To give you immediate results in the field, computable functions have been fitted to
the model data, and it is these that are solved to give LAI to reasonable accuracy
from the parameters measured by the SunScan system.
Note! Wood’s SunScan equations are copyright, and you should not copy them
without written permission unless for purposes of scientific debate or publication, in
which case they should be fully acknowledged.
Theory versus reality
We believe that Wood’s SunScan equations accurately reflect the assumptions that
the modelling is based on.
By far the largest uncertainties are bound to be caused by
•
the mismatch between the real canopy architecture and the simplifying
assumptions built into the fundamental analysis
•
to a lesser extent the uncertainty in the numerical values of ELADP estimated for
your canopy.
With these caveats, the values of LAI for your canopy, even if of uncertain accuracy,
will provide valid trends for a given canopy (e.g. canopy growth in a season), and
valid comparisons between different canopies of similar architecture (e.g. trial plots
of different cultivars of the same species). If you are able to compare SunScan
estimates with actual harvested samples from time to time, this will enable you to
calibrate out any systematic errors due to your canopy not matching the SunScan
assumptions.
If you wish, you can force the SunScan calculations to be equivalent to older, less
sophisticated inversions by setting some of the parameters to appropriate values.

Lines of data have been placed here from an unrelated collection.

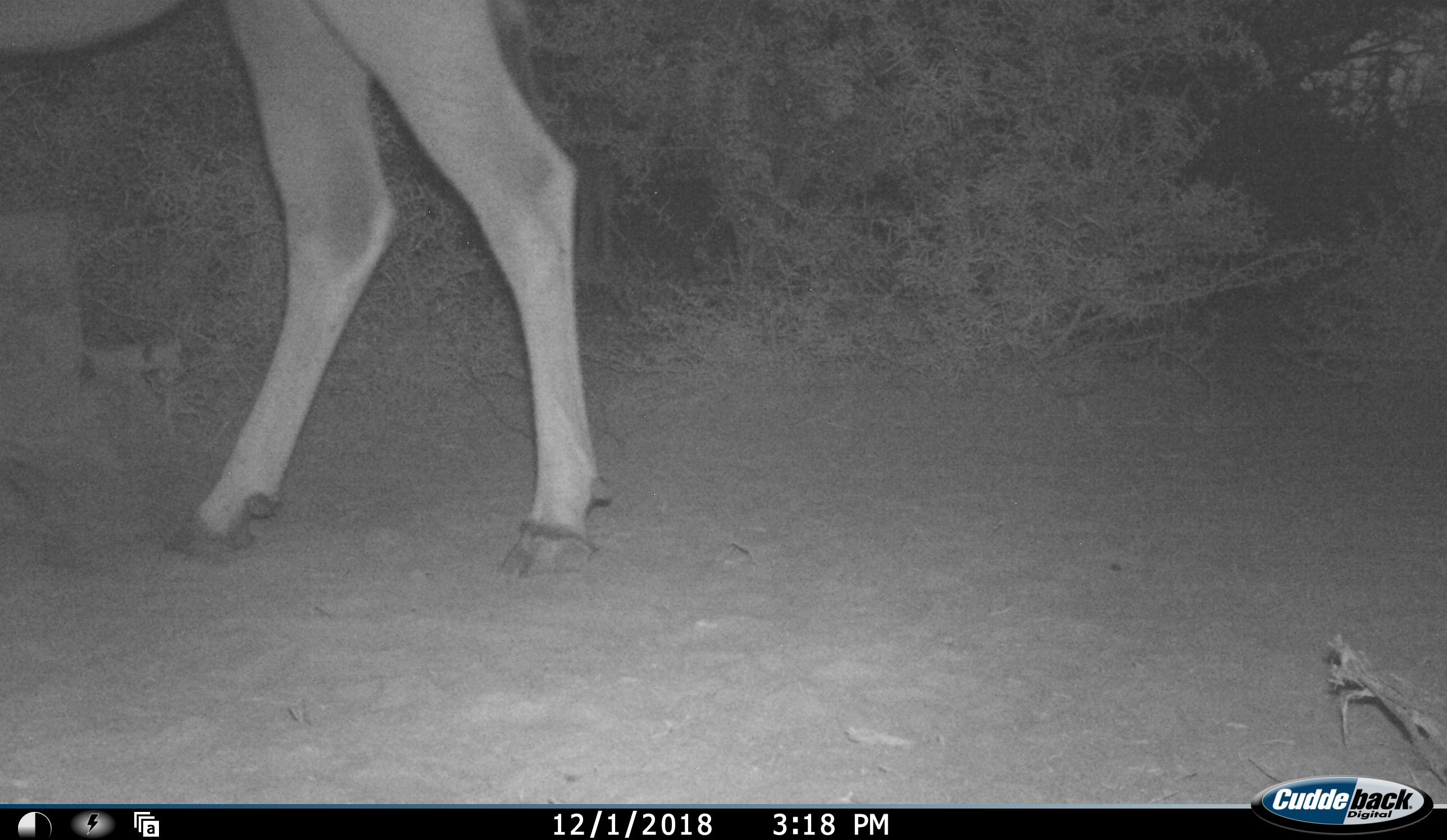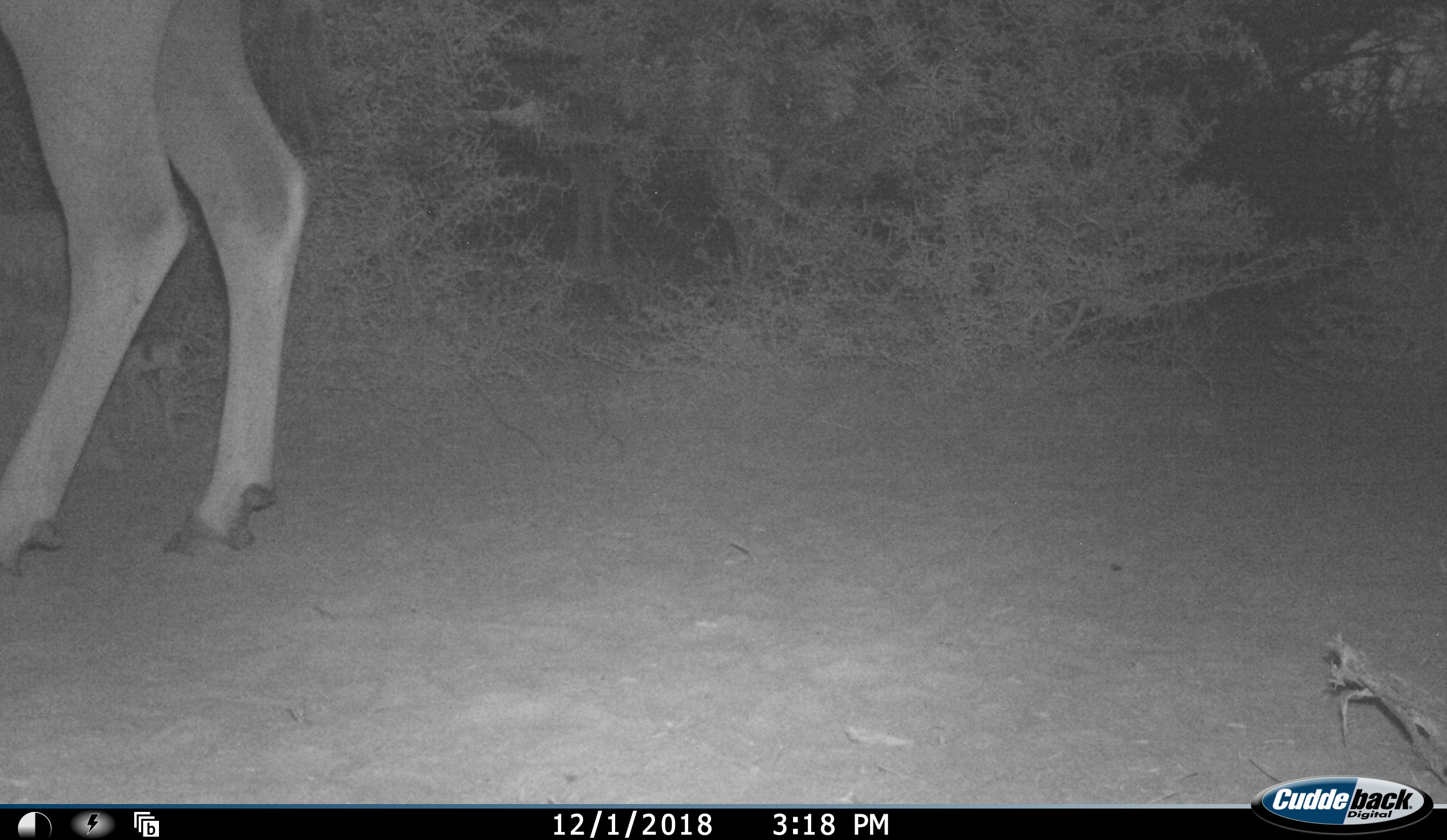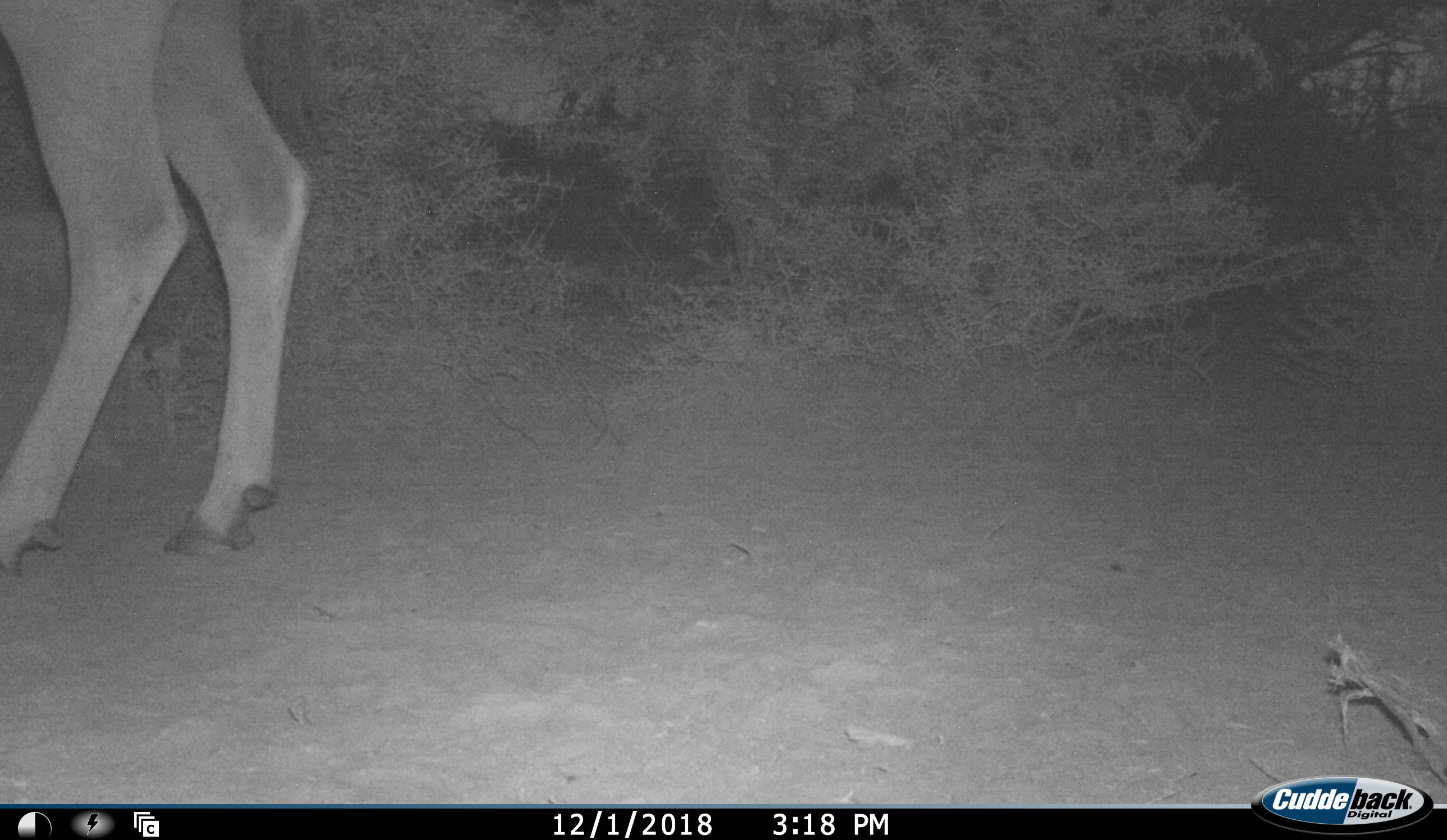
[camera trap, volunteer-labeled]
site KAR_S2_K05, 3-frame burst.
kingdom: Animalia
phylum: Chordata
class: Mammalia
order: Artiodactyla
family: Bovidae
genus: Tragelaphus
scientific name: Tragelaphus oryx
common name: eland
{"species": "eland (Tragelaphus oryx)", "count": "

For example, setting ELADP to 1024 (horizontal leaves) and Absorption to 1.0 will
give you the simple Beer’s law inversion.
Derivation of Wood’s SunScan canopy analysis equations
The major assumptions
•
The canopy is an infinite, uniform, horizontal slab, with leaf elements randomly
distributed in proportion to the surface area of an ellipsoid, as described by
Campbell.
•
The incident light consists of a component from a point source at a given zenith
angle (the Direct beam); and a Diffuse component of equal intensity from every
point in the sky (Uniform Overcast Sky).
•
The canopy either has sufficiently high LAI that light reflected back from the
ground below is negligible, or the reflectance of the ground is similar to that of
the canopy.
•
Of the light intercepted by the leaf element, a fraction
a
(absorption) is totally
absorbed. The remainder is re-emitted uniformly in all directions.